_Written tasks_
**1.** Reproduce the portion of the essay on Kimiko Hahn's poetry starting at "The Breadth of" and ending at "catalyzes the poem.", with no changes.
**2.** Carry on the essay about Kimiko Hahn's poetry from its final sentence.

_Source_
"""

The Breadth of Our Existence: On Kimiko Hahn
In the closing couplet of Kimiko Hahn’s wondrous poem “The Dream of a Fire Engine,” the speaker notes, “the scientist of sleep has claimed/that without warm blood a creature cannot dream.” What precedes that claim is an expanded, anaphoric list of disparate items and attributes all alluding to the color red—“the sun filtered through closed eyelids,” “Mother’s lipstick,” “Mao’s favorite novel about a chamber”—without which dreaming is further rendered impossible. The tangled mass of associative images lends credibility to, and culminates in, the scientific truth at the poem’s end. It is this tangled mass that makes the poem possible. Many of Hahn’s poems work like this, using a dense weave of images and ideas to form a critical mass that catalyzes the poem.
To great effect, Hahn’s poetry welcomes miscellany and disorder. It is said that a clean house is a sign of a wasted life and mess a sign of a life well-lived. Among her poetry students, Kimiko Hahn has been known to advise: “Make a mess.” She encourages them to get their hands dirty, to jump into (not over) puddles, to play with their food. This, Hahn insists as poetry teacher and practitioner, is how we come to know ourselves and the world we share.

"""

_Provided records_
"""

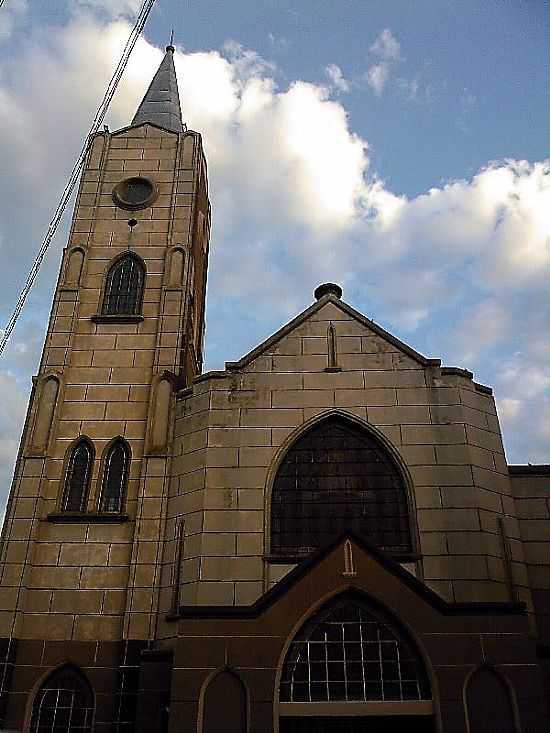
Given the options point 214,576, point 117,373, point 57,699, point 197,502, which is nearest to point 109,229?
point 117,373

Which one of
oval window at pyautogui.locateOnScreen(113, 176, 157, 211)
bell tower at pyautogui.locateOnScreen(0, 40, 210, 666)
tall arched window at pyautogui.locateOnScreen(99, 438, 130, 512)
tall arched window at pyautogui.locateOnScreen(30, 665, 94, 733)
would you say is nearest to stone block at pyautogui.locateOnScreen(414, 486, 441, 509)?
bell tower at pyautogui.locateOnScreen(0, 40, 210, 666)

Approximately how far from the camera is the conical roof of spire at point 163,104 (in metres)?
30.8

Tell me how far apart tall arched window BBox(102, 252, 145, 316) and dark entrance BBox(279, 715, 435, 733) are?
14.4 m

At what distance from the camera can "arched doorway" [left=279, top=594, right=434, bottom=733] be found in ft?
46.6

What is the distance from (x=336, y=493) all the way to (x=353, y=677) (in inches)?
198

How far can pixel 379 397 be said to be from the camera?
19859 mm

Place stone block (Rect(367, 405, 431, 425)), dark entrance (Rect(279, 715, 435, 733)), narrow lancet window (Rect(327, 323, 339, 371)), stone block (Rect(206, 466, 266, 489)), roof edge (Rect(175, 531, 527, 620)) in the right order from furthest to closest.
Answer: narrow lancet window (Rect(327, 323, 339, 371)) < stone block (Rect(367, 405, 431, 425)) < stone block (Rect(206, 466, 266, 489)) < roof edge (Rect(175, 531, 527, 620)) < dark entrance (Rect(279, 715, 435, 733))

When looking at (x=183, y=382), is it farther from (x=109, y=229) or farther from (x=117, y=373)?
(x=109, y=229)

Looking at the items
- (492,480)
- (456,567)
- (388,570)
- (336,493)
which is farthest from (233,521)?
(492,480)

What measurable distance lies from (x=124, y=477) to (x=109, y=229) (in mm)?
10309

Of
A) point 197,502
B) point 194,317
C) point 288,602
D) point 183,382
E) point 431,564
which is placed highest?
point 194,317

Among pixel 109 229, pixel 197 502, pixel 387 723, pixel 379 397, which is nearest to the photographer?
pixel 387 723

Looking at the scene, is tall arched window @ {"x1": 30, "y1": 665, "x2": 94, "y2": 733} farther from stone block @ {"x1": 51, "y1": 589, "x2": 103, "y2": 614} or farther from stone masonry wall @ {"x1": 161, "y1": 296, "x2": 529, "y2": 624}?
stone masonry wall @ {"x1": 161, "y1": 296, "x2": 529, "y2": 624}

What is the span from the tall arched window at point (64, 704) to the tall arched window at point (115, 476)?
4504mm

"""

_Answers for the exercise_
**1.**
The Breadth of Our Existence: On Kimiko Hahn
In the closing couplet of Kimiko Hahn’s wondrous poem “The Dream of a Fire Engine,” the speaker notes, “the scientist of sleep has claimed/that without warm blood a creature cannot dream.” What precedes that claim is an expanded, anaphoric list of disparate items and attributes all alluding to the color red—“the sun filtered through closed eyelids,” “Mother’s lipstick,” “Mao’s favorite novel about a chamber”—without which dreaming is further rendered impossible. The tangled mass of associative images lends credibility to, and culminates in, the scientific truth at the poem’s end. It is this tangled mass that makes the poem possible. Many of Hahn’s poems work like this, using a dense weave of images and ideas to form a critical mass that catalyzes the poem.

**2.**
Life is a messy matter. We wail as we enter and, likely, as we exit. Hahn’s poems, thankfully, respond in kind, reminding us that we are not alone. That we exist side by side. That our existence is profound, no matter how seemingly prosaic. Like a whole-animal butcher, she engages the breadth of our existence, from nose to tail. From Basho to neuroscience. From motherhood to entomology. Nothing goes to waste. Everything is sourced for meat. She brings in all the senses, along with the mechanical, natural, and linguistic elements of our world: “the whir from a live wire,” “the sun in the suburbs,” “iambic lines drafted in silt.” All of it. Borrowing from Elizabeth Bishop and Chimako Tada, featuring ghosts and geoglyphs, writing in form and free verse, Kimiko Hahn’s broad and eclectic approach reveals a mind as vast as the terrains it traverses.
Kimiko Hahn is the recipient of the 2023 Ruth Lilly Poetry Prize, a recognition for outstanding lifetime achievement from the Poetry Foundation. Established in 1986 by Ruth Lilly, the prize is one of the most prestigious awards given to living US poets. Read the rest of the Ruth Lilly Poetry Prize portfolio in the October 2023 issue.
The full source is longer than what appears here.